臨時コーチをする中で、赤星氏は、昨年は盗塁「1」に終わっていた森下の走力を買い、「力んで上体が起きてしまう欠点を直せば最低10個は走れる」とハッパをかけた。
「近本、中野が出塁するとクリーンナップへの配球が変わる。3番の森下が塁に出て走ってくるとなるとノーマークでは済まなくなり、大山が打ちやすい配球に変わる。相手バッテリーが打者に集中できなくなる」との効果を示した。
岡田監督も選手の意識の高さを評価していた。優勝したオフは行事が重なり例年より多忙になる。だが、その影響はまったく感じなかった。
「ちょっと今までと違った選手のオフシーズンだったと思う。年末までは忙しかったけれど、1月に入ってからの自主トレをみんながちゃんとやることわかっているんだけど、やってこないと、こういう動きはできない」
特に岡田監督を喜ばせたのは投手陣の仕上がりだ。
最高防御率タイトルを獲得し、開幕投手の最有力候補である村上は、もう明日開幕を迎えても大丈夫なくらいもう仕上がっていた。伊藤将の出来もはやく、昨年は思ったような結果を残せなかった青柳、ベテランの西勇も「去年より全然ええ」と岡田監督は見ている。

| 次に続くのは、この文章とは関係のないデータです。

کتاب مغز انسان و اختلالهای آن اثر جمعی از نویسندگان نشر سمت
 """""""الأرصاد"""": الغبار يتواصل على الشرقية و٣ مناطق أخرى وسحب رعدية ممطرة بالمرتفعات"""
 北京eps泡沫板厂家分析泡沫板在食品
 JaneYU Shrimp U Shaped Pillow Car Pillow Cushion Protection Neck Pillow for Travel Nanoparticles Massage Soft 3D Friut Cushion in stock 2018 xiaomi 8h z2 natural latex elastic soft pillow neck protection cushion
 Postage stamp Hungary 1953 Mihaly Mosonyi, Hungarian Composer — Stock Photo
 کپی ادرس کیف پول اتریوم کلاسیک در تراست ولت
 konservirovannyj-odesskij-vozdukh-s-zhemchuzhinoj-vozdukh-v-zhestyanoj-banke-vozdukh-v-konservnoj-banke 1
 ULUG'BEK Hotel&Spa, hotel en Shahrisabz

肩のガングリオンを除去した大竹、体調不良だった才木が出遅れているが、開幕を不安視するほどでもない。2年目の秘密兵器左腕の門別、ドラフト2位の椎葉、現役ドラフトでオリックスからきた漆原もブルペンでアピール。新外国人のゲラも第一クールで2日投げ込むなど、新戦力の台頭もあり、チーム防御率2.66を誇る投手陣がさらに活性化している。元中日の“レジェンド左腕”山本昌は、ブルペンを視察して岡田監督に「質量ともに阪神の投手陣はセ・リーグの中で頭ひとつ抜けていますね」との感想を伝えたという。
岡田監督が山本氏の秘密兵器の左腕門別の印象を聞くと「いいですね。僕の現役時代よりボールが速いですよ」と返ってきた。
岡田監督が言う。
「みんな普通に動いているよな。やってきた以上に張り切ってるわけではなく、これだけやってきたから、これくらい動けますみたいに見えるよな。みんなの力量は去年見て分かってるから、それ以上のことを別に見せてもらう必要はない。そら新人や移籍組は、気持ち的に、ええとこを見せようというのは、当たり前やけど。今のその姿を見せてくれればええということや」
侍ジャパンの井端弘和監督が視察した際に「選手がひとまわりふたまわりでかくなったとうに見えますね」と伝えると岡田監督は「自信が大きく見えさせるんやろう」と答えた。
連覇へ向けて危険な“驕り”はなく、何も死角は見当たらない。
元盗塁王が打ち出した「連覇確率92%」という数字は、あながちOBゆえの下駄をはかせた“気配り予想”ではないのかもしれない。